Con la legge di bilancio del 2018 il governo Gentiloni ha introdotto il credito d'imposta del 50% per i distributori di carburante, proprio perché hanno margini di guadagno molto bassi. A ottobre 2019, il governo Conte II ha esteso il credito d'imposta del 30% anche a tutti gli esercenti con ricavi annui sotto i 400 mila euro.

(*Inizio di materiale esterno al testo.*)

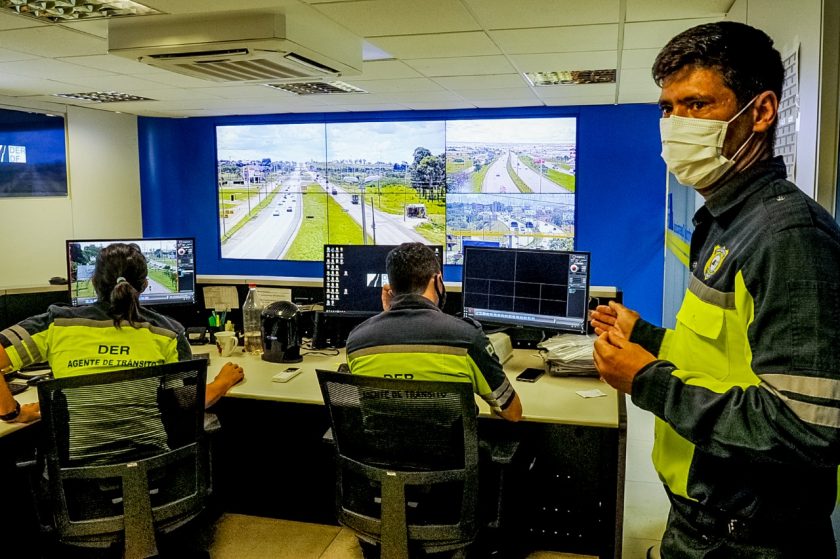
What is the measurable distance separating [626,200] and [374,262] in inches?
149

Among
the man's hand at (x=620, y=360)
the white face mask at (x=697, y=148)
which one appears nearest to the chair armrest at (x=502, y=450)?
the man's hand at (x=620, y=360)

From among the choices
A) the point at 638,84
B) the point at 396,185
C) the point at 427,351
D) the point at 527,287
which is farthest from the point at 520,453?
the point at 396,185

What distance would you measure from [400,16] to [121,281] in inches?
71.1

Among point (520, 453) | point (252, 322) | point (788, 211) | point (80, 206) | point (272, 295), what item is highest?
point (80, 206)

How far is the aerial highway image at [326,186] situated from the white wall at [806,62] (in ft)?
15.3

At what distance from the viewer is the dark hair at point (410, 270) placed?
235 cm

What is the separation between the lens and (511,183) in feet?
22.0

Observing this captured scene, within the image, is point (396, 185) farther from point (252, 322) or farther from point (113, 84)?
point (252, 322)

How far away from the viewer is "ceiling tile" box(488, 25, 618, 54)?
3641 millimetres

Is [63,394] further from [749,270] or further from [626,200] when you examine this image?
[626,200]

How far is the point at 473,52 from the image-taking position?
4.16m

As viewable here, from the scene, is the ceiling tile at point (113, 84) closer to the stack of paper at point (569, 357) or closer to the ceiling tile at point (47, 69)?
the ceiling tile at point (47, 69)

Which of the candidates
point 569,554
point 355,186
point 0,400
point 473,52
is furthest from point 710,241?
point 355,186

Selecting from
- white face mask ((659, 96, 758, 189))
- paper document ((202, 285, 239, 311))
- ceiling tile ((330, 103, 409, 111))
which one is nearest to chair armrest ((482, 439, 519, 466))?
white face mask ((659, 96, 758, 189))
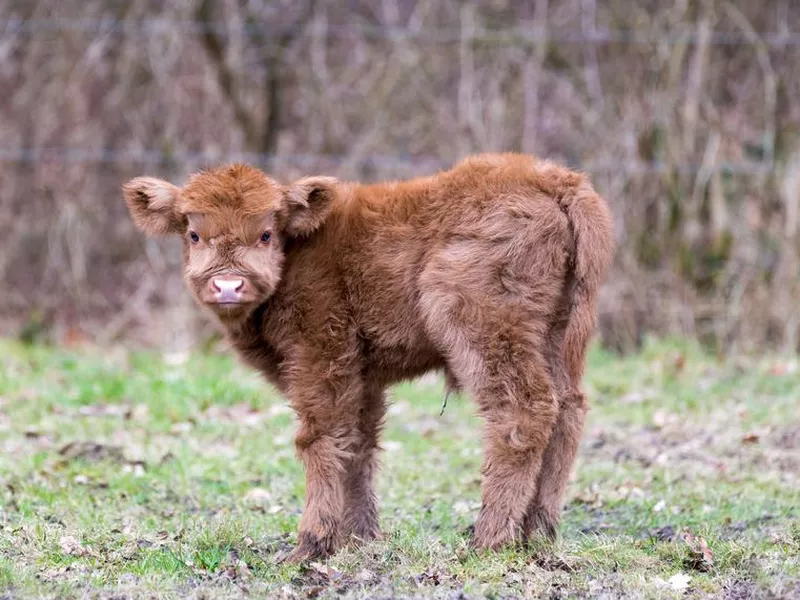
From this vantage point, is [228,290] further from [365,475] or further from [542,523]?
[542,523]

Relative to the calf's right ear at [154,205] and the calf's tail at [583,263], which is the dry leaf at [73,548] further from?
the calf's tail at [583,263]

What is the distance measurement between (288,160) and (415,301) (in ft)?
26.6

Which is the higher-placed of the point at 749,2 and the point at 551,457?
the point at 749,2

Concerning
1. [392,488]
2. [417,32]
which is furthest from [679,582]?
[417,32]

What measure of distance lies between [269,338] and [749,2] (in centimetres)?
904

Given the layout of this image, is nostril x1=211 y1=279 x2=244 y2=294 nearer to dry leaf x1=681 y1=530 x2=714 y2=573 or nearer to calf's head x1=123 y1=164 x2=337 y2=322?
calf's head x1=123 y1=164 x2=337 y2=322

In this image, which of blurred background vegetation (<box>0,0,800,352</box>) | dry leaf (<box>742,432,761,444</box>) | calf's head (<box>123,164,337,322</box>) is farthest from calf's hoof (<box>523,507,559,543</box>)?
blurred background vegetation (<box>0,0,800,352</box>)

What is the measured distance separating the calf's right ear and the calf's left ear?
2.05 feet

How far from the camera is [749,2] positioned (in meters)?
13.4

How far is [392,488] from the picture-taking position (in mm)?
8203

Draghi lo ha poi alzato al 100% per le transazioni effettuate tra il primo luglio 2021 e il 30 giugno 2022 ed ha lanciato il bonus Pos, credito d'imposta fino a 320 euro per i commercianti che acquistavano «smart Pos» con memorizzazione e trasmissione telematica dei pagamenti elettronici.

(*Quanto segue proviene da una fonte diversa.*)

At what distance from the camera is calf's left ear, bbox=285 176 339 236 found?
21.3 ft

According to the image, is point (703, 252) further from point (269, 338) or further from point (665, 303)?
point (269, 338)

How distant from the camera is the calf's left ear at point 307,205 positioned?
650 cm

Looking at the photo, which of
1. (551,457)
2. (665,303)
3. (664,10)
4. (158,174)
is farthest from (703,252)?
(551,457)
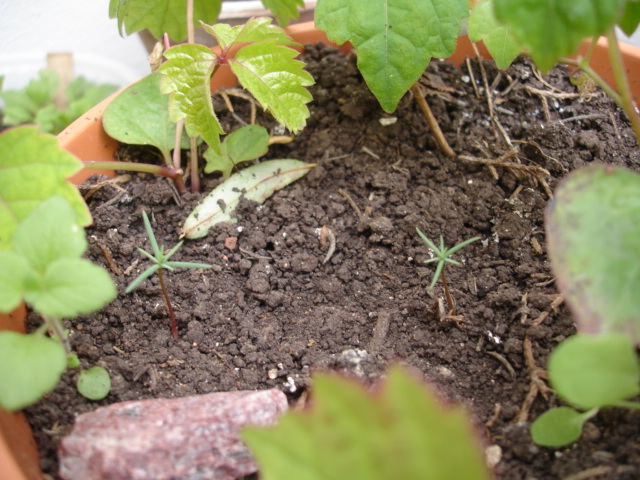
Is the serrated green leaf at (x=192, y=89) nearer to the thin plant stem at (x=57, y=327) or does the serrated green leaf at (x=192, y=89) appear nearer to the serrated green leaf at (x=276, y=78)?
the serrated green leaf at (x=276, y=78)

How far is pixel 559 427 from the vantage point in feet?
2.56

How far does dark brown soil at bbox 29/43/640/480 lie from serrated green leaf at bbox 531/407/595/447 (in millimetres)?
40

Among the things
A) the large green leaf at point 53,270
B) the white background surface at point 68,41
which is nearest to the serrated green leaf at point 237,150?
the large green leaf at point 53,270

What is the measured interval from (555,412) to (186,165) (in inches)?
38.5

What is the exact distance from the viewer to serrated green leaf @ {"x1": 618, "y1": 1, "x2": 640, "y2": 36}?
82 centimetres

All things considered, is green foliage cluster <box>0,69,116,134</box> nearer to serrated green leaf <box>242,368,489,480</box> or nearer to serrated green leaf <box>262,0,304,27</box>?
serrated green leaf <box>262,0,304,27</box>

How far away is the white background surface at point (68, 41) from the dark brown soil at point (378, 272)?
58 cm

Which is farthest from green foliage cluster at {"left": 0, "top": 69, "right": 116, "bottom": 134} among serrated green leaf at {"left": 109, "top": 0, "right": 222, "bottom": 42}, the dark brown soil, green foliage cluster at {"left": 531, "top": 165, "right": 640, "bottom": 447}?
green foliage cluster at {"left": 531, "top": 165, "right": 640, "bottom": 447}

pagamenti con il pos dataroom 5

 

Il governo Meloni, a parte il bonus 50 euro destinato agli esercenti che acquistano registratori di cassa telematici a partire dal 2023, ha invece tentato un ritorno al cash inserendo nella bozza di legge di Bilancio la possibilità di rifiutare pagamenti con carta sotto i 60 euro. Tanto rumore per nulla: la norma ora è saltata. Anche perché l'esercente non ha alcun interesse a perdere clienti che non hanno contanti in tasca.

 

 

Europa: dove si paga di più

pagamenti con il pos dataroom 6

Se ci confrontiamo con il resto d'Europa si scopre che in Italia le commissioni medie sono fra le più basse. Dall'analisi di Bankitalia e Prometeia, relativa al 2021, emerge che in Norvegia dove il 56% degli acquisti si fa con moneta elettronica le commissioni sono le più alte: l'1,5%. Nel Regno Unito il 66% dei pagamenti è fatto con carta e le commissioni sono allo 0,8%. In Italia, Francia e Spagna le commissioni medie sono rispettivamente dello 0,7, e 0,4%.

 

La spiegazione sta nel fatto che in questi tre Paesi è più elevata la presenza della grande distribuzione: facendo enormi volumi, il circuito di gestione dei pagamenti applica commissioni molto basse, che vanno poi a incidere sulle medie nazionali. Eppure le transazioni cashless in Francia sono del 48%, in Spagna del 34%, e in Italia del 32% . Dopo di noi la Germania, con il 23% e un costo medio in commissioni dell'1,3%, proprio perché la grande distribuzione è meno radicata, ma anche l'uso dei pagamenti digitali.

 

Il costo del contante

pagamenti con il pos dataroom

Per un commerciante che non voglia evadere è più conveniente incassare contanti o moneta elettronica? Da un punto di vista della sicurezza è noto che meno cash c'è in cassa, più basso è il rischio rapina. Poi va considerato il tempo che serve per preparare la distinta dei contanti da andare a depositare nelle casse continue della banca (gli sportelli automatici sono sempre meno). Un'operazione che la banca ogni volta ti fa pagare.

 

Quel contante la banca lo deve rendicontare, e poi sostenere i costi del trasporto valori e assicurazione per mandarlo alla sua sede centrale, da dove verrà trasportato al caveau di Banca d'Italia. Il costo finale che la banca scarica sul proprio cliente è dell'1%. Inoltre la normativa antiriciclaggio prevede che se in un mese superi i 10 mila euro di deposito in contanti puoi aspettarti una visita della guardia di finanza. A conti fatti i vantaggi stanno a zero. Gli svantaggi invece per il sistema Paese sono devastanti: il cash è il motore dell'economia sommersa, che secondo l'ultimo rapporto Istat supera i 157 miliardi di euro.